Having a high turnover of staff taking promotions elsewhere can have an impact on a school’s knowledge base – not just in academic terms but in awareness of how a school operates and especially the community in which it belongs.

Knowing a community should not be underestimated. This works in two ways. Teachers become known to families and, by staying on, teachers bring stability to schools. At present I teach the sons of boys I taught, and I work with colleagues I have taught. There are several staff members in my school who have done so.

The value-added component of this is considerable. Apart from the familiarity with families, there is a sense of continuity and experience within the community that is valued by parents and staff. At times of change, particularly when principals and deputy principals move or retire, long-serving staff offer experience and knowledge that incoming principals and teaching staff draw from and use.

Change fatigue is another reason why long-term staff are important to retain. Schools are increasingly subject to whizz-bang ideas imported by the newly promoted. As many would know, these game-breaking initiatives quickly fade and the people who brought them move elsewhere for the next promotion.

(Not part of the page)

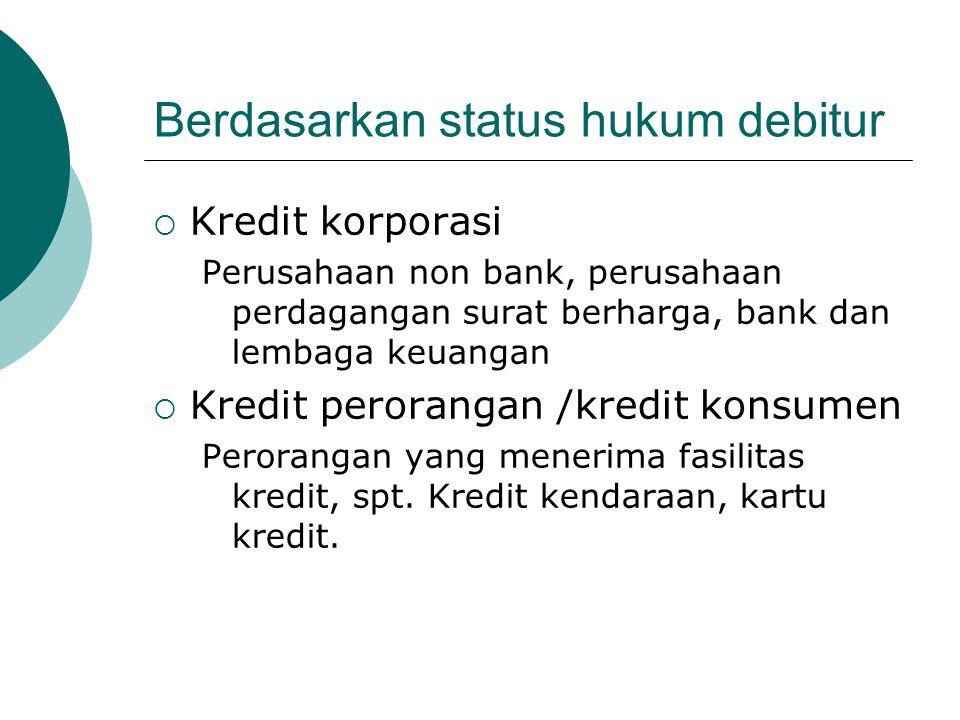 Berdasarkan status hukum debitur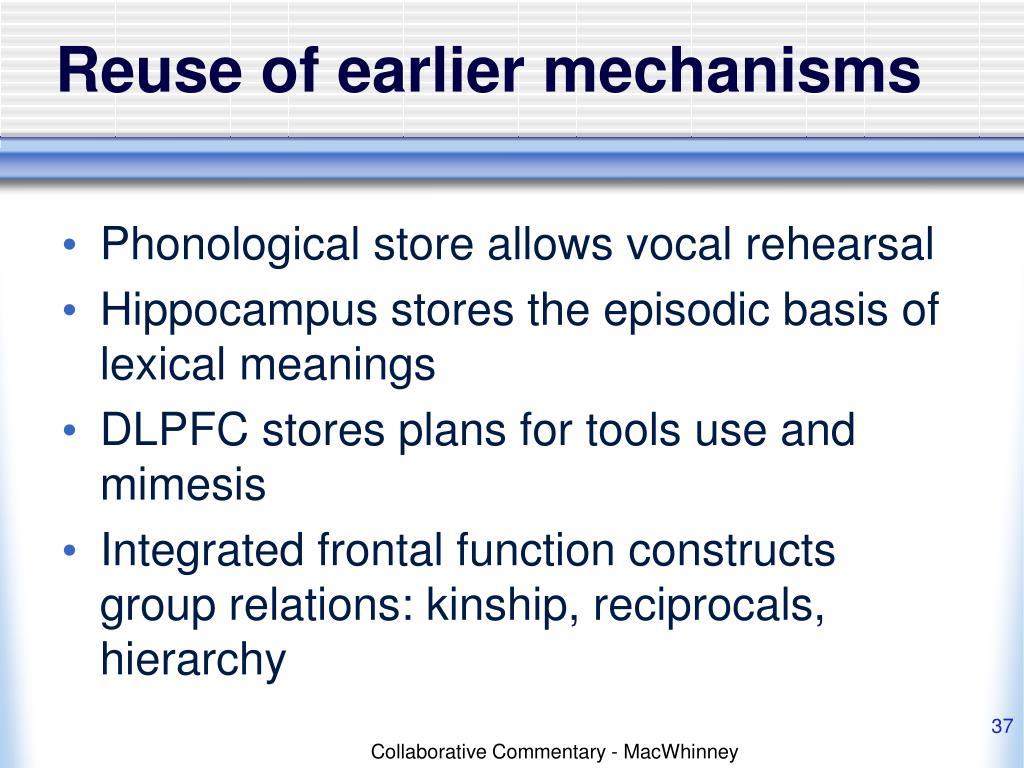Reuse of earlier mechanisms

Such short-termism is largely responsible for one of the most critical issues facing schools. This is the primary reason for cynicism of experienced teachers towards change. Schools benefit by sure hands when the promoter of dislocating change will be gone in a couple of years.

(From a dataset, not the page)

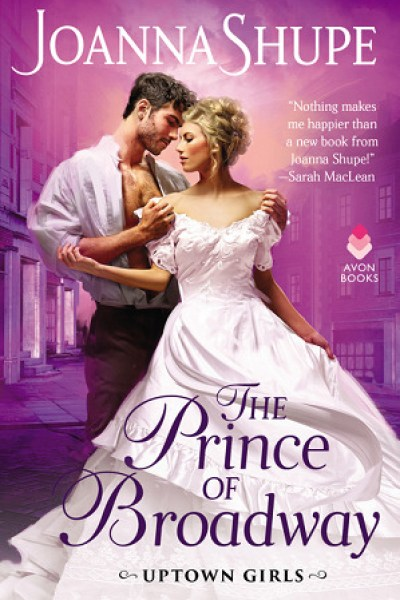 Quickie Book Review-The Prince of Broadway by Joanna Shupe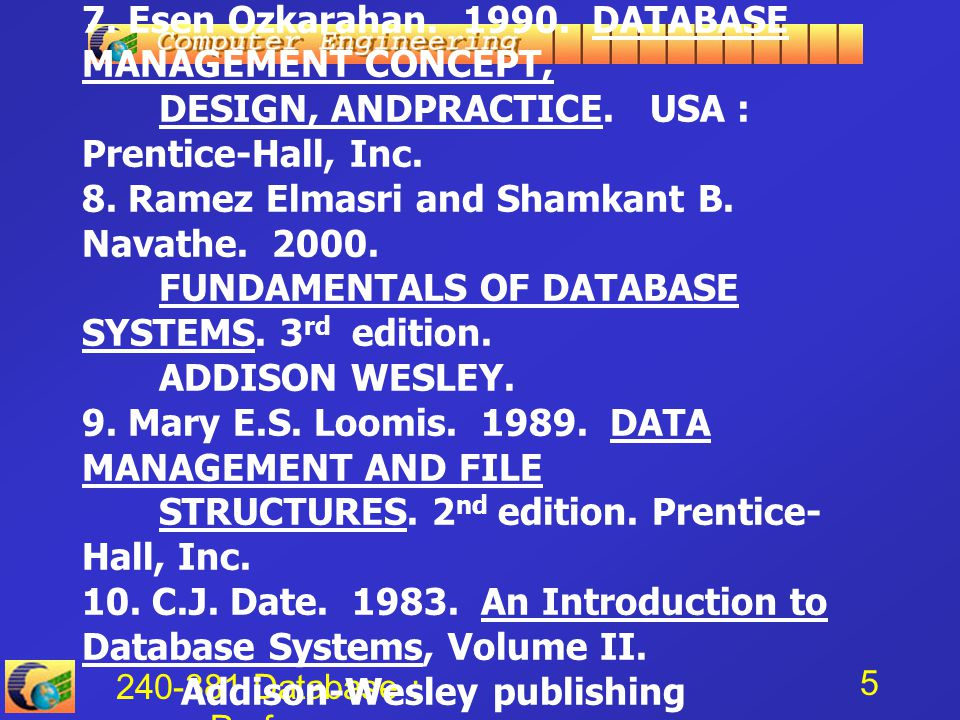 240-381 Database : Preface 5 บรรณานุกรม ( ต่อ ) 7. Esen Ozkarahan. 1990. DATABASE MANAGEMENT CONCEPT, DESIGN, ANDPRACTICE. USA : Prentice-Hall, Inc. 8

Creative management in schools needs to embrace long-serving staff and acknowledge what they have to offer. This can include freeing experienced staff from the moribund rigidity of the daily timetable and encouraging them to become in-house staff appraisers and mentors, as well as presenters of professional development at neighbouring schools.

The university sector is also at fault for failing to creatively incorporate long-serving teachers into its education courses. Trainee teachers are often taught by staff inexperienced in the daily running of schools and the demands of the classroom.

Many long-term staff would have their careers extended by greater imaginative incorporation of their experience, both within schools and beyond. I have yet to see a professional development course or a professional development presenter emphasise the value of long-term staff to schools, and how this can be used to the benefit of others.

There is much negativism concerning the present quality of teachers. It is not so much a question of the qualifications of teachers, but more so how to teach. Most long-term staff generally have excellent management strategies and on-the-job knowledge. In this, “lifers” can show real leadership.

Christopher Bantick is a senior literature teacher at a Melbourne boys’ Anglican grammar school.

The original release of this article first appeared on the website of Hangzhou Night Net.